Given problem :: Repeat the records word for word, from the line that contains "From the photo, which" through the line that contains "As shown in this", including both of those lines. Leave the pictures out.

Records ::

########

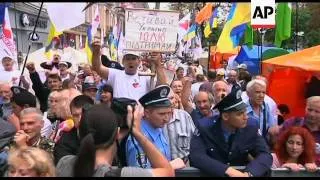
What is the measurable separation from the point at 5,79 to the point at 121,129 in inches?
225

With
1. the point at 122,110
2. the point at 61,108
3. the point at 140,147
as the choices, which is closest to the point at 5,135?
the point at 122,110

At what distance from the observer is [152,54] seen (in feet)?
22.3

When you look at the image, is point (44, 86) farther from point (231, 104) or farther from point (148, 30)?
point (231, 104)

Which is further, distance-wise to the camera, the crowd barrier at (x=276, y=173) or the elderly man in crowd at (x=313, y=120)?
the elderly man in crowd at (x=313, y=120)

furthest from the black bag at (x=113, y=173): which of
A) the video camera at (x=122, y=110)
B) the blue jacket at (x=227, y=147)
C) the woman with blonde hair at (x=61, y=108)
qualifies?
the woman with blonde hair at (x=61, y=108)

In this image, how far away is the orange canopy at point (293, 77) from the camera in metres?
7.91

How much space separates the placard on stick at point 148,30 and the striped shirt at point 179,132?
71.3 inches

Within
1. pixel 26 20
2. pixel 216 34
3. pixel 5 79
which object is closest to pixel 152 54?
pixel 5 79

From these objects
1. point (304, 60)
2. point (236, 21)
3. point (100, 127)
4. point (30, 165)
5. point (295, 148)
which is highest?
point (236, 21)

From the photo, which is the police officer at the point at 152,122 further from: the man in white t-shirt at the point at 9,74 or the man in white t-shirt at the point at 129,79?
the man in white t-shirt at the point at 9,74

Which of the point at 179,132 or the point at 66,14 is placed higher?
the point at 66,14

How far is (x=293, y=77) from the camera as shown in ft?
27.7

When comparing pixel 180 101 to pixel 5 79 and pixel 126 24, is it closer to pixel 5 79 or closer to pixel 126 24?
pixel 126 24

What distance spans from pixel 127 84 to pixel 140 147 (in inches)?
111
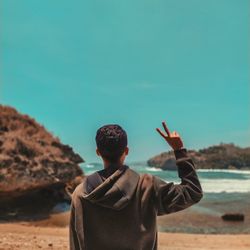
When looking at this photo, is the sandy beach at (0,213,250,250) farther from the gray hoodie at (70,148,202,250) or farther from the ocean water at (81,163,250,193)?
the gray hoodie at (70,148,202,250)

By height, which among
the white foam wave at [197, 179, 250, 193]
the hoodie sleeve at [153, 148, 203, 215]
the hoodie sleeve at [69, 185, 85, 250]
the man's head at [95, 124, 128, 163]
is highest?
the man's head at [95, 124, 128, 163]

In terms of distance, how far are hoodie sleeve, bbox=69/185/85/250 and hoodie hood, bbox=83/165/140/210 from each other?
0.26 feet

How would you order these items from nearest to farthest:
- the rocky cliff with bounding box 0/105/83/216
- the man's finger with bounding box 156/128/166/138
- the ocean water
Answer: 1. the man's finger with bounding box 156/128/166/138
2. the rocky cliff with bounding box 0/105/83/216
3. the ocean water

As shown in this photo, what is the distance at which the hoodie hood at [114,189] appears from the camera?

########

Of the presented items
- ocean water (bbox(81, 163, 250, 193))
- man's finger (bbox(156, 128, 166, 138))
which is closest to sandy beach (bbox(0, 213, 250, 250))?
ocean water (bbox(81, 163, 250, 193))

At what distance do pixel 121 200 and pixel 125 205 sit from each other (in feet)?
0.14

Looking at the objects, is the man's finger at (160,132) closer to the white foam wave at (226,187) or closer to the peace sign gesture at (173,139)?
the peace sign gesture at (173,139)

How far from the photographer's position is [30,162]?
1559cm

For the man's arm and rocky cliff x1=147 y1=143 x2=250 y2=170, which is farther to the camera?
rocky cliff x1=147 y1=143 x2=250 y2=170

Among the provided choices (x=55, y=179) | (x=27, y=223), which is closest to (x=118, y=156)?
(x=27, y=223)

########

Exercise solution ::
From the photo, which is the police officer at the point at 152,122 further from: the man in white t-shirt at the point at 9,74 or the man in white t-shirt at the point at 129,79?
the man in white t-shirt at the point at 9,74

Which of the point at 179,132 or the point at 66,14 is placed higher?
the point at 66,14

How far is (x=293, y=77) from the camera as shown in ft?
27.7

When comparing pixel 180 101 to pixel 5 79 and pixel 126 24, is it closer to pixel 5 79 or closer to pixel 126 24?
pixel 126 24

What distance spans from pixel 127 84 to pixel 140 147 (in inches)?
111
When looking at this photo, is the sandy beach at (0,213,250,250) farther from the gray hoodie at (70,148,202,250) or farther from the ocean water at (81,163,250,193)?
the gray hoodie at (70,148,202,250)

By height, which among
the white foam wave at [197, 179, 250, 193]
the hoodie sleeve at [153, 148, 203, 215]
the hoodie sleeve at [69, 185, 85, 250]
the man's head at [95, 124, 128, 163]
is highest?
the man's head at [95, 124, 128, 163]

In terms of distance, how far are hoodie sleeve, bbox=69/185/85/250 and hoodie hood, bbox=83/165/140/210 from each other?
0.26 feet

How would you order these items from nearest to farthest:
- the rocky cliff with bounding box 0/105/83/216
- the man's finger with bounding box 156/128/166/138
- the ocean water
Answer: 1. the man's finger with bounding box 156/128/166/138
2. the rocky cliff with bounding box 0/105/83/216
3. the ocean water

As shown in this photo, what is the distance at which the hoodie hood at [114,189] appears from the camera?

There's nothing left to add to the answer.